ジム・ブラス警部の声をイメージして書きました

 五人目の救世主という言葉に驚く悠翔。

「ちょ」

 ベッキアに抱きしめられる悠翔。うめくが、お構いなしに強く抱きしめられる。

「おー、見知らぬ世界に来て相当緊張してるな、心臓の音が聞こえてきそうだ」

 左胸を掴まれる。

「そんなにドキドキしなくてもいいぞ。悪いようにはならないからな。私を信じろ」

 その言葉と抱きしめる力に暖かさが感じられ、悠翔の強張った顔が緩んだ。


「おいおい、慌てて撤収とは、建物を壊して気まずくなって逃げたのか? いろいろ手続きがあるんだから困るよ」

 額の広い丸顔の男の笑みを含んだ声。背広に似た服装で、小柄だが貫禄がある。40代後半くらいか。

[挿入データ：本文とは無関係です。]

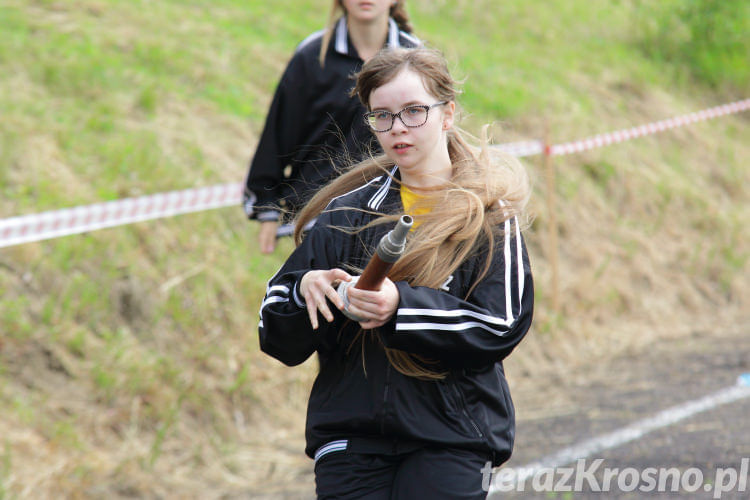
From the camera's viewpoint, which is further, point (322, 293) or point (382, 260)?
point (322, 293)

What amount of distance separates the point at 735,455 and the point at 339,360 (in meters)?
3.36

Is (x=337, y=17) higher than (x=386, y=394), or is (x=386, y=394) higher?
(x=337, y=17)

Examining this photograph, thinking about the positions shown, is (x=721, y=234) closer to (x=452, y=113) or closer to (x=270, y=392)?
(x=270, y=392)

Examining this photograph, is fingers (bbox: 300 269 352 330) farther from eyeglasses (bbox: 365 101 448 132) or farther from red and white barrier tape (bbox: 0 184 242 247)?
red and white barrier tape (bbox: 0 184 242 247)

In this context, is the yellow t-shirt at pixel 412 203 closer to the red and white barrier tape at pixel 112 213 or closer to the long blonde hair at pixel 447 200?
the long blonde hair at pixel 447 200

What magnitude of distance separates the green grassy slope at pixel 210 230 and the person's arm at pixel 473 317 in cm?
140

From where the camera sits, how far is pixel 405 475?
245cm

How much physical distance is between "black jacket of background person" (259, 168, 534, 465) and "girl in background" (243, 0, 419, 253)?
4.68 ft

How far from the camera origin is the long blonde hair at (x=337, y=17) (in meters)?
4.01

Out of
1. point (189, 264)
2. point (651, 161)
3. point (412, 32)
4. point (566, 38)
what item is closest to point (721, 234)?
point (651, 161)

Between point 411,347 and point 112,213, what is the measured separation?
4.02 m

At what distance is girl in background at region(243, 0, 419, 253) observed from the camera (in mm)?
3945

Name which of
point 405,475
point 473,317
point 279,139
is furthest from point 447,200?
point 279,139

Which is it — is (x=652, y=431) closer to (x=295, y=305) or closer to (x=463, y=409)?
(x=463, y=409)
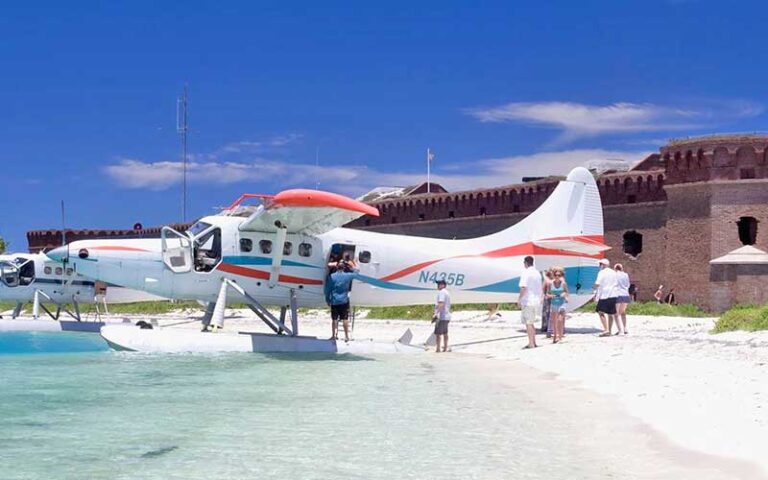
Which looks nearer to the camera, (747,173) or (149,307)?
(747,173)

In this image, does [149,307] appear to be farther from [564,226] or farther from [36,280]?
[564,226]

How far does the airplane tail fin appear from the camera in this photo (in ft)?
55.7

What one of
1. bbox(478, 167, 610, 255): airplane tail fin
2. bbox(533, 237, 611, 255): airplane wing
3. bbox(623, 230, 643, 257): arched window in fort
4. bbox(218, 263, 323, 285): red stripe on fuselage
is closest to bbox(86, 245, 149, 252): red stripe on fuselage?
bbox(218, 263, 323, 285): red stripe on fuselage

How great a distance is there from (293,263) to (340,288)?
3.57 feet

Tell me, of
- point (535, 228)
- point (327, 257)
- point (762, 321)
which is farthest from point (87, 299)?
point (762, 321)

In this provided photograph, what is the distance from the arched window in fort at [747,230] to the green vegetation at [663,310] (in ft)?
10.4

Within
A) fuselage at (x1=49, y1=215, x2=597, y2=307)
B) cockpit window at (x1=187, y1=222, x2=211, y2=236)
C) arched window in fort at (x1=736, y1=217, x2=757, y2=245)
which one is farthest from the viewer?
arched window in fort at (x1=736, y1=217, x2=757, y2=245)

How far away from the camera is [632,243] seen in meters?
31.6

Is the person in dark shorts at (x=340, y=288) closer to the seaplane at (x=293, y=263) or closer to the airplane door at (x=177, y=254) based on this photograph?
the seaplane at (x=293, y=263)

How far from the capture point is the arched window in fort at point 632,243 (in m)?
31.4

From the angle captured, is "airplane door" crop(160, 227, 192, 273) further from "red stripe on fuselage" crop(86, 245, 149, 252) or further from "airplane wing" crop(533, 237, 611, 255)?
"airplane wing" crop(533, 237, 611, 255)

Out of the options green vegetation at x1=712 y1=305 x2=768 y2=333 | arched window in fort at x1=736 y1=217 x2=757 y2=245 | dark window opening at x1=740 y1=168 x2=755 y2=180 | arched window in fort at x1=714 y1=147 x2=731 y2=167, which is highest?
arched window in fort at x1=714 y1=147 x2=731 y2=167

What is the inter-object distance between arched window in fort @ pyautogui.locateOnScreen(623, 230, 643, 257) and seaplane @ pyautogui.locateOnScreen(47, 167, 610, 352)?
15196 millimetres

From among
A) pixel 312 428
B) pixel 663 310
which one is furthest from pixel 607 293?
pixel 663 310
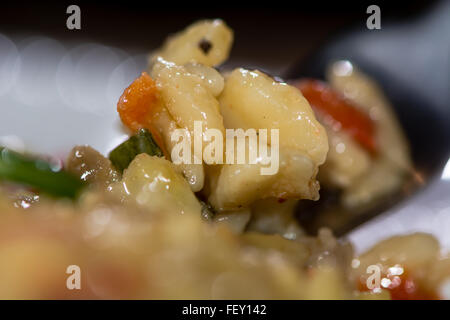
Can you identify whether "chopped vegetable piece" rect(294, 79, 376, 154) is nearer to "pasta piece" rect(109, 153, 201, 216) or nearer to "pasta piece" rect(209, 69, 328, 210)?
"pasta piece" rect(209, 69, 328, 210)

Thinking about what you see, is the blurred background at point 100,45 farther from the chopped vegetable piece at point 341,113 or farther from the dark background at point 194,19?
the chopped vegetable piece at point 341,113

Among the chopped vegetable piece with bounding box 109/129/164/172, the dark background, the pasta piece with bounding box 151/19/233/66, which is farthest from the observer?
the dark background

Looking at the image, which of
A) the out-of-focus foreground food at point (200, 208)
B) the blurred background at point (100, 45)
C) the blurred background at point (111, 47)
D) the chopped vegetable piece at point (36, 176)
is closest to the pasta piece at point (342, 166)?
the out-of-focus foreground food at point (200, 208)

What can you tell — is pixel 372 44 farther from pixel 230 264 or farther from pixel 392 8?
pixel 230 264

「片方は上手くやれたが、もう片方は派手にやってくれたな。またぞろマスコミに叩かれるぞ」

 続く言葉。

「ああ、すまん警部。ちょっと事情があってな、行動記録の複製はすぐ渡すよ」

 悠翔を隠すように前に立つ。

「それより、なんで重機の管理が出来てないんだよ。おかしいだろ」

 ベッキアが、声を上げる。

「すまんな、最近の増改築の急増で重機の使用が増えていてな、遠隔操作可能な重機は、特に厳重に管理するよう通達されているんだが」

 首を傾げ、両手を肩の位置で開いた後に、言葉を続ける。

「倉庫に保管してあったものが、セキュリティを欺瞞して盗み出され、自律稼動するよう短時間で改造されたらしい。どうにも高度な技術力のあるテロ組織のようだ」


「まったく、早く捕まえてくれ。それから、銃が使えないのは仕方がないが、タルート3機しか出せない決まりはどうにかならないのか」

「それを私に言われても困るんだが、まあ今回のことで議論されるだろう、見ていた私もそう思ったからな」

 その答えに、口をゆがめて不満顔のベッキアだが、すぐに続ける。

「そうだ。病院まで警察車両で運んでくれないか。普通車じゃ着くまでに時間がかかりそうなんでな」

 首を傾げる警部に、ベッキアは悠翔の横に並び、掌で紹介するように見せると、薄く笑みを浮かべて続ける。


「コード030だよ。βのな」 

「なんと、また来たか。ああ本当だ。よしわかった手配しよう。おい、そこの」

 掌の携帯端末を悠翔に向けてそう言い、振り返って手を挙げ、後方の警官に呼びかけた。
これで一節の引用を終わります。